I have two objects. One in is in the format (footerMenuOptions) :

[{Home: true}, {About: false}, {Features: false}, {Contact: false}] 

The second is in the format (this.navbarMenuOptions) :

["Home", "About", "Features", "Contact"]

---

At times, the order of the second object (this.navbarMenuOptions) will change, to lets say:

["About", "Home", "Features", "Contact"]

I want the first objects order (footerMenuOptions) to change to be able to reflect this (ie the keys), but the values to remain intact).

In the case where the key-value pair does not exist, it should just be created with a default value of false (ie if this.navbarMenuOptions has a new entry).

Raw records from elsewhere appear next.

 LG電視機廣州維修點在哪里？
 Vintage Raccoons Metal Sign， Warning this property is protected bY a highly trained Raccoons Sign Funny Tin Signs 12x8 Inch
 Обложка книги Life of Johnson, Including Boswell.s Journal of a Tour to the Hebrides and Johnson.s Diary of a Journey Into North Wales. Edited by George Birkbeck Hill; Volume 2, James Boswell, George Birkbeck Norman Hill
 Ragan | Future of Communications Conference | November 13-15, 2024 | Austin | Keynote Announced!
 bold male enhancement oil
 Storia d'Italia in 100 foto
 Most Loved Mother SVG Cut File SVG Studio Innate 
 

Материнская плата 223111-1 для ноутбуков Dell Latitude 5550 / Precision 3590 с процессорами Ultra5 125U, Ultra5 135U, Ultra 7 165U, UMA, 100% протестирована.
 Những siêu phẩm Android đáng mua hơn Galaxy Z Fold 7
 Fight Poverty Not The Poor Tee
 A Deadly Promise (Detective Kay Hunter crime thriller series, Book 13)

What would be the most performant way of accomplishing this:

Code is as follows:

toggleFooterMenuOptionVisibility(index: number) {
   // Some other stuff happens beforehand which isn't important
   footerMenuOptions = this.sortFooterMenuOptions(footerMenuOptions);
}

sortFooterMenuOptions(footerMenuOptions) {
   // this.navbarMenuOptions is a global variable so it doesn't need to be passed in
   return footerMenuOptions;
}

Answer 1

You can use your main object's keys and get indexes from second array and sort your object's keys by these indexes like below:

 var arr1 = { Home: true, About: false, Features: false, Contact: false } var arr2 = ["About", "Home", "Features", "Contact"]; const ordered = {}; Object.keys(arr1).sort((a, b) => { return arr2.indexOf(a) - arr2.indexOf(b); }).forEach(r => ordered[r] = arr1[r]); console.log(ordered);

I assumed your object has 1 key or the first key is the same with values in the second array. So if we apply it to your example it should become like this :

 sortFooterMenuOptions(unsortedFooterMenuOptions) { const sortedFooterMenuOptions = {}; Object.keys(unsortedFooterMenuOptions) .sort((a, b) => { return this.navbarMenuOptions.indexOf(a) - this.navbarMenuOptions.indexOf(b); }).forEach(r => sortedFooterMenuOptions[r] = unsortedFooterMenuOptions[r]); return sortedFooterMenuOptions; }